This commentary was originally published in the Cape Gazette on Tuesday, September 6, 2022.

By Shannon Shapter, Smart Justice Ambassador

Delaware’s probation system is driving incarceration in the First State. Probation should not be focused on punishment; it should seek to rehabilitate and restore the person on it. However, for many, a probation sentence is nothing more than a deferred or extended prison term. Thousands of people on probation end up incarcerated – not for committing a new crime, but for a simple technical violation like missing a meeting or a dirty urine screening. The probation system is not making Delaware safer, but it costs the state millions of dollars that could be spent on victim services, and community-based treatment and rehabilitation programs.

On Valentine’s Day 2019, I returned home from Baylor Women’s Prison after serving 25.5 months for a DUI charge. The next day, I began serving my probation sentence. My probation conditions required that I report to both my probation officer and my Treatment Access Center case manager weekly. I respected them both immensely. My deep level of respect for them and their positive regard helped motivate me to comply with the conditions. My probation officer was one of the few who spoke to me like I was human. He was straightforward and direct, and didn’t take any crap – but he cared.

Despite my good relationships with my probation officer and TASC case manager, I still struggled to meet my limiting and challenging probation and TASC conditions, which left little room for mistakes. The probation system and its endless reporting requirements, meetings, costs for treatment, curfews and surveillance are insurmountable hurdles causing many to fail, ultimately leading back to prison.

While I was on probation, all of the appointments and urine screenings had to occur in Georgetown, about a 20-minute drive from my house, and I was required to be in Georgetown almost every day Monday through Friday. On top of working to meet my probation conditions, I worked part time and enrolled in college classes – all without being allowed to drive due to a revoked license. I had to take the bus, ask my mom or sister to drive me, catch a ride with my sponsor, or reach out to anyone else who would take me when my immediate support network was unavailable. One of the major reasons people fail is lack of transportation, and I recognize that even having this network gave me an advantage that many people on probation do not have. Once, I was forced to drive myself to report to probation because I could not find another ride. I ended up getting pulled over and cited for driving on a revoked license – and this contact with law enforcement was a probation violation that could have sent me back to prison.
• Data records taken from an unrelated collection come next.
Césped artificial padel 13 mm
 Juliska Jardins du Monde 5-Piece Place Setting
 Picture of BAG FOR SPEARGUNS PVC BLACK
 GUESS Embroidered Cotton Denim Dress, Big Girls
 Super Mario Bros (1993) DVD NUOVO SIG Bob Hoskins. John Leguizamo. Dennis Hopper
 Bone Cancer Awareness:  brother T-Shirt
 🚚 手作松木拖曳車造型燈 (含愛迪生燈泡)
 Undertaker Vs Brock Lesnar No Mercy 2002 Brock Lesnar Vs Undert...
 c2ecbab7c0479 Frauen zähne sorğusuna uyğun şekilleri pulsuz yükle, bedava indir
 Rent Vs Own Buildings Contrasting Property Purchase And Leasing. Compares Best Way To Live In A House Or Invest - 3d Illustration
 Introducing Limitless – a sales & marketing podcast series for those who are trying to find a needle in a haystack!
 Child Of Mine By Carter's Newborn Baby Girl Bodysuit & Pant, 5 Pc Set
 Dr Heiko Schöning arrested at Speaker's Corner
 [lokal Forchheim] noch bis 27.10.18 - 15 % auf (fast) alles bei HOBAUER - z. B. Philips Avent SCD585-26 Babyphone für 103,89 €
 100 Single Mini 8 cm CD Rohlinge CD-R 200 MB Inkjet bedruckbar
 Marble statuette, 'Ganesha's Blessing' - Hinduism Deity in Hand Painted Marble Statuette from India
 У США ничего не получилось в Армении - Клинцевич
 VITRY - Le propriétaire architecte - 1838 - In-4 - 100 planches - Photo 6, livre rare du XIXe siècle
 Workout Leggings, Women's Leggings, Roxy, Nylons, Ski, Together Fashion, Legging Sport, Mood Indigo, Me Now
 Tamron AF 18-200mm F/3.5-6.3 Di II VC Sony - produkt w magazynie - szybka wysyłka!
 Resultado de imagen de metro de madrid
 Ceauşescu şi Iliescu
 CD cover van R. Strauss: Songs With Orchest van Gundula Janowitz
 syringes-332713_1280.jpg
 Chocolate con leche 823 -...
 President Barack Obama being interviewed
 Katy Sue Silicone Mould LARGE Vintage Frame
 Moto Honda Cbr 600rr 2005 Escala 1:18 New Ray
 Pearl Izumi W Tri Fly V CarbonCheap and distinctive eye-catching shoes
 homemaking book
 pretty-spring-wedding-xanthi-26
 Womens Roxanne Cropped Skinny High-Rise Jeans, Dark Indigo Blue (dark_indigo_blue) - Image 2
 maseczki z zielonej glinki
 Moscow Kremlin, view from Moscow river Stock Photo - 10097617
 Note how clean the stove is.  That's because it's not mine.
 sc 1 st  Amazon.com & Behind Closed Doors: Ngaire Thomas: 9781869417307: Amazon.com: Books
One thing that makes me angry about my time in the system is the amount of mistakes that the system makes that go unnoticed and unvindicated. But a single mistake made by me could mean months of prison time. For example: I worked hard to get off probation and TASC as quickly as possible. The earliest someone can graduate from TASC and probation is six months. And I did. Within six months, I paid $5,650.55 in court fines and fees, and enrolled in a 12-week DUI class at a total cost of over $1,000. But even after I did all this, TASC wouldn’t release me. When they failed to complete me on time, the TASC supervisor tried to blame it on my counselor – the same counselor who encouraged me to be my own advocate and rise above negative forces like my probation officer. As a result, she was removed as my counselor. 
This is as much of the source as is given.